Work task
In the data below, find each line carrying the string "bounding" and copy it out.
<<<<
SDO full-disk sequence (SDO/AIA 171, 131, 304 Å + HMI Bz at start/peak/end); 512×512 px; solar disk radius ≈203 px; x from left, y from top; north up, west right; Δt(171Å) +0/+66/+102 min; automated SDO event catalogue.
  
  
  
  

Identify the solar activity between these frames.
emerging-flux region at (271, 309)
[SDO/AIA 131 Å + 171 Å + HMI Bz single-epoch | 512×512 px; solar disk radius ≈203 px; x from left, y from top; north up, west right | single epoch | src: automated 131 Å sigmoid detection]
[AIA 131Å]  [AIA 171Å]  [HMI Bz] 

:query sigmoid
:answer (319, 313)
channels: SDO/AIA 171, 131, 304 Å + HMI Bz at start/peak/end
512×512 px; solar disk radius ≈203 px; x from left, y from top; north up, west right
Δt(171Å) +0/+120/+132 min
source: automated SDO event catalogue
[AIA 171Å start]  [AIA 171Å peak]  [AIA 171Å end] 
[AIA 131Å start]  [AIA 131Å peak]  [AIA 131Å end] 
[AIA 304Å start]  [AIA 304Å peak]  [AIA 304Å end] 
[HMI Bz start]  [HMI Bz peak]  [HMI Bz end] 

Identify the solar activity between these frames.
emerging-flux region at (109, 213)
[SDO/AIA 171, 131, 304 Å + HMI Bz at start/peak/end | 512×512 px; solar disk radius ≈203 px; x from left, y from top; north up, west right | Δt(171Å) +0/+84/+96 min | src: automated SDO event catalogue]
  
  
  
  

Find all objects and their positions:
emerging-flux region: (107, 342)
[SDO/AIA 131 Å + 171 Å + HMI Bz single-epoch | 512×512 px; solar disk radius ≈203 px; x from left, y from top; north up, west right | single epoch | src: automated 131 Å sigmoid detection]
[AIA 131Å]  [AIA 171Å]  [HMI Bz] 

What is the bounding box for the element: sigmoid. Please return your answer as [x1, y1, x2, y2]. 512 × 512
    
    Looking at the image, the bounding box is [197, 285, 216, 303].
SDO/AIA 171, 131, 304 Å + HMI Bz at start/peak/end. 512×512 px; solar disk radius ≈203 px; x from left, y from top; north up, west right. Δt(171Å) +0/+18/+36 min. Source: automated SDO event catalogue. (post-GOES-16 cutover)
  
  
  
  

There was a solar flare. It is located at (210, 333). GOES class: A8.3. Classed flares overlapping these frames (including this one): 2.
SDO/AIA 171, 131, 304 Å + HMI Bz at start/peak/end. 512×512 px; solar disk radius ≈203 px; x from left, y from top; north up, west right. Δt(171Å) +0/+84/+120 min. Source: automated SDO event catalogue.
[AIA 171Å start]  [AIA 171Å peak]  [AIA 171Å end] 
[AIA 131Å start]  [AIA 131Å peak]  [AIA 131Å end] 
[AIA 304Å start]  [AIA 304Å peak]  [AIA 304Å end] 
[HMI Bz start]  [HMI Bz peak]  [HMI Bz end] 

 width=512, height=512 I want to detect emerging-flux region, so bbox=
>>>>
Solution
What is the bounding box for the element: sigmoid. Please return your answer as [x1, y1, x2, y2]. 512 × 512
    Looking at the image, the bounding box is [197, 285, 216, 303].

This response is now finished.